この機能の使い方は公式のこちらの動画で分かります。

ポリゴンの最適化

この機能は指定したポリゴン数になるようにするものです。

最初に、ライブラリから読み込んだ衣装の状態はポリゴン数は25524。この時の粒子間隔は15でした。

これにポリゴンの最適化を行います。

ポリゴン最適化前

EveryWearのパネルで衣装のポリゴンを5000に設定して、実行した結果は以下の通りでした。

ポリゴン最適化後

設定した5000に近い4750にポリゴン数が変更され、この時の粒子間隔が37.9に変わっていました。

この機能って単に粒子間隔を変更する機能なの?と思い、粒子間隔のプロパティを15に戻してみました。

その結果、3Dウィンドウ上でのメッシュの細かさは細かく表示されましたが、EveryWearパネルの数値が更新されませんでした。そこで、EveryWearパネルを一旦閉じて再表示させたら更新された数値が表示されました。

その結果が以下です。

粒子間隔を戻したとき

ポリゴン数が15548となっており、元の25524にはなりませんでした。非可逆です。

大きな問題にはならないと思いますが、こういう挙動なんですね。

Rigging

このRiggingの機能は便利かなと思いました。

これまでアバターに設定されたボーンを用いてポーズを変更したとき、それに合わせて衣装も追従させたいときはシミュレーションを実行しながらポーズを変更しないといけませんでした。あるいはモーフターゲットを使うとか。

今回、EvwryWearのこの機能が追加されたことにより、シミュレーションを実行しないでも衣装を行えるようになったので作業が素早く行えます。EveryWear機能はメタバース向けのモデル作成のためのようですが、ポーズを決めたモデルを作成する際にも使えそうな感じです。

この機能は単に衣装の部分にもウエイトが自動適用されるものなので、ポーズによっては衣装側が適切に変形されない場合があります(下図)。

Rigging適用後

そのためにウエイトブラシとスカルプトブラシが用意されています。

まずはウエイトブラシで上図のおかしな部分のウエイトを調整。

ウェイトブラシ

次にスカルプトブラシで仕上げてという感じで直してみた結果が以下の通りです。

スカルプトブラシ

この機能はシミュレーションを実行してしまうとリセットされてしまうので、ポーズだけ取りたいときに使う機能です。

UVパッキング

この機能は既存の機能を呼び出しているだけのようです。

このパネルの「Image Size」を変更しても通常のエクスポート時のテクスチャのサイズには反映されていませんでした。

EveryWearでアップロードするときのテクスチャのサイズになるようです。

UV Packingパネル

右上の「Pack UVs」ボタンを押すとUVパッキング作業が行えます。パッキング作業の操作は従来のUV Editorでの操作方法と同じです。

- _データの内容_

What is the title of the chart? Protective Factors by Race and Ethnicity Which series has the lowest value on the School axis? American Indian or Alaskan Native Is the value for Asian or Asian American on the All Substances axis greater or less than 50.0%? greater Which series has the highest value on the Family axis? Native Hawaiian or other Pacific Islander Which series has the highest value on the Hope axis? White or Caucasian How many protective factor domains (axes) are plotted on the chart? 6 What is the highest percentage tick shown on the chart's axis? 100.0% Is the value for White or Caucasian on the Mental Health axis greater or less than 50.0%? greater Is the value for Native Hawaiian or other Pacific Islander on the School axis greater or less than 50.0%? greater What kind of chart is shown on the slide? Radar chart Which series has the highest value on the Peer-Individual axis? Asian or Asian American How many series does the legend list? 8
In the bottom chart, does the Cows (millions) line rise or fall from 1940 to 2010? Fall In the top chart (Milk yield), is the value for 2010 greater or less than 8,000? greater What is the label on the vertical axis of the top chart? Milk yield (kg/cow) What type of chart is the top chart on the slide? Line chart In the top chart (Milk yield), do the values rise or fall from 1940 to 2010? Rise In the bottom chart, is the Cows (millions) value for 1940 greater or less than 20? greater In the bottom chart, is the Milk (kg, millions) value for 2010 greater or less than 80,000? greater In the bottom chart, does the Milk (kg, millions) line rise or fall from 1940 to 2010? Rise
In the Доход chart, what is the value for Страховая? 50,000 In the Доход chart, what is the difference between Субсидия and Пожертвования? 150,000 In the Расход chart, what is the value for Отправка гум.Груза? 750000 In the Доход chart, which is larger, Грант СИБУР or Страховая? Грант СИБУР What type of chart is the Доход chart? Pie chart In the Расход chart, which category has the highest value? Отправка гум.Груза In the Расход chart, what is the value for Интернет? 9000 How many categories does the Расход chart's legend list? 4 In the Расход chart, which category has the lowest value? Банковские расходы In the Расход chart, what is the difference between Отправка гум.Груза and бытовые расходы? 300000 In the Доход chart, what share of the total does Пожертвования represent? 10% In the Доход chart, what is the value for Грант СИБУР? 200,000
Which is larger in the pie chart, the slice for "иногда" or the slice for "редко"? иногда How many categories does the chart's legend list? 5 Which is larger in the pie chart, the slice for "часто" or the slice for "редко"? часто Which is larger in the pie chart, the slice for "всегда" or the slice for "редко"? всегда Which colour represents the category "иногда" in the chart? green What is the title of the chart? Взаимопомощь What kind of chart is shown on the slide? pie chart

- _問題_
抜粋テキストに基づき、EveryWearのパネルで衣装のポリゴンを5000に設定して実行した後、ポリゴン数がいくつになったかを答えよ。 データは別の出典から取られたものである。

- _結果_
4750になった。